From Table 1, we observe that, generally, the crowd-sourced user judgements mirror the ROUGE-2 system ordering of baselines and state-of-the-art systems, i.e. that it is therefore possible for the crowd to distinguish between baseline algorithms and state-of-the-art systems. The two exceptions are CLASSY 04, which the crowd-sourced user judgements have rated less effective than the ROUGE-2 result, and Greedy–KL, which the crowd-sourced user judgements have rated more effective than the ROUGE-2 result. However, from Table 1, we can conclude that the ROUGE-2 metric is generally aligned with crowd-sourced user judgements, reproducing and validating previous findings [17], and generalising to the context of crowd-sourced summarisation evaluations.

4 Confirming Variability in Sentence Selection Behaviour of Summarisation Algorithms with Similar ROUGE-2 Scores

It has been previously reported [7], over DUC 2004 Task 2, that the top 6 state-of-the-art summarisation algorithms exhibit low overlap in the content selected for inclusion into the summary text, despite having no statistically significant difference in ROUGE-2 effectiveness (two-sided Wilcoxon signed-rank, 95 % confidence level). Content overlap was measured at the level of sentences, words, and summary content units, demonstrating that the state-of-the-art algorithms exhibit variability in summary sentence selection. In this section, we seek to reproduce and validate this finding, by investigating the variation in ROUGE-2 effectiveness of the state-of-the-art systems across topics. This analysis seeks to determine if, despite having very similar ROUGE-2 effectiveness, the sentence selection behaviour of the state-of-the-art systems varies over topics. This would confirm that the state-of-the-art systems are selecting different content for inclusion into the summary, reproducing and validating the previously published [7] results.

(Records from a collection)
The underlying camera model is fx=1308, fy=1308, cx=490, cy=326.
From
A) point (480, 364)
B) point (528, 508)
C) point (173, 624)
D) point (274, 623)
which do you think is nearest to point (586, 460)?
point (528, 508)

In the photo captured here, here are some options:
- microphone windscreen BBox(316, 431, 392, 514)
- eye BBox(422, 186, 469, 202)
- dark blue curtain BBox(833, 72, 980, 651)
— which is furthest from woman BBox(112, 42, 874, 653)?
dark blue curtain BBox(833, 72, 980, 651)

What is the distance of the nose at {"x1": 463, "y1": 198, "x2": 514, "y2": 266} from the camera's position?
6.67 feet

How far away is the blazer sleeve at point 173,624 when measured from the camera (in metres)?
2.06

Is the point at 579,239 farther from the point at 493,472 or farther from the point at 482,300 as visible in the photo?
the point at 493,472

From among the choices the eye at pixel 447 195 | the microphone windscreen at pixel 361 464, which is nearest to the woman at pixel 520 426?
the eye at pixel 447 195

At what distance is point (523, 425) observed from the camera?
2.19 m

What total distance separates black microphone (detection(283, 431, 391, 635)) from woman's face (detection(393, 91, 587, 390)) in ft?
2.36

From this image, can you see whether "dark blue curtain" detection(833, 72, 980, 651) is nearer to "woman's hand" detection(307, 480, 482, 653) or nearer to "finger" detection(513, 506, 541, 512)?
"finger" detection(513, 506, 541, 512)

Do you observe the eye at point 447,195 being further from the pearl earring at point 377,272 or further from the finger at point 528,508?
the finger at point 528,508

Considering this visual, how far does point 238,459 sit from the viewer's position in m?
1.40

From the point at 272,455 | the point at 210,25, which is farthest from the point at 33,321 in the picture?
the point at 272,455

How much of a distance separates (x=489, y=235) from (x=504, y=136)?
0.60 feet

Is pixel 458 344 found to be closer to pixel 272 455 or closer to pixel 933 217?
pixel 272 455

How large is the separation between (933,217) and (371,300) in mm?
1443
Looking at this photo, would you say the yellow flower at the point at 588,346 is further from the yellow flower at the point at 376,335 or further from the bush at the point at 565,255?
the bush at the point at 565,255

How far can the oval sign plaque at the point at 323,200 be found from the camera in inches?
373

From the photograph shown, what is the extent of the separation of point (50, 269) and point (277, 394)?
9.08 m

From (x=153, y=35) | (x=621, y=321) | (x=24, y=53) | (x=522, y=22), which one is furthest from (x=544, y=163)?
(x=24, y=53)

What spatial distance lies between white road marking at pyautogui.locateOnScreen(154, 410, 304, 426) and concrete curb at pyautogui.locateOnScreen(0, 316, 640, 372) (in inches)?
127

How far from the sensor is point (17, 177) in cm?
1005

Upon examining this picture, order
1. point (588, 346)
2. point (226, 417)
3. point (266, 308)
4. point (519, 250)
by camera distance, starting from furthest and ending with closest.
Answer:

Required actions ▸
1. In the summarization passage, which system did the crowd-sourced user judgements rate as more effective than its ROUGE-2 result?
2. Please rewrite the part of the summarization passage that begins at "From Table 1, we observe" and stops after "crowd-sourced summarisation evaluations.", replacing "CLASSY 04" with "System A".
Work from the summarization passage alone.

Written responses ▸
1. Greedy–KL

2.
From Table 1, we observe that, generally, the crowd-sourced user judgements mirror the ROUGE-2 system ordering of baselines and state-of-the-art systems, i.e. that it is therefore possible for the crowd to distinguish between baseline algorithms and state-of-the-art systems. The two exceptions are System A, which the crowd-sourced user judgements have rated less effective than the ROUGE-2 result, and Greedy–KL, which the crowd-sourced user judgements have rated more effective than the ROUGE-2 result. However, from Table 1, we can conclude that the ROUGE-2 metric is generally aligned with crowd-sourced user judgements, reproducing and validating previous findings [17], and generalising to the context of crowd-sourced summarisation evaluations.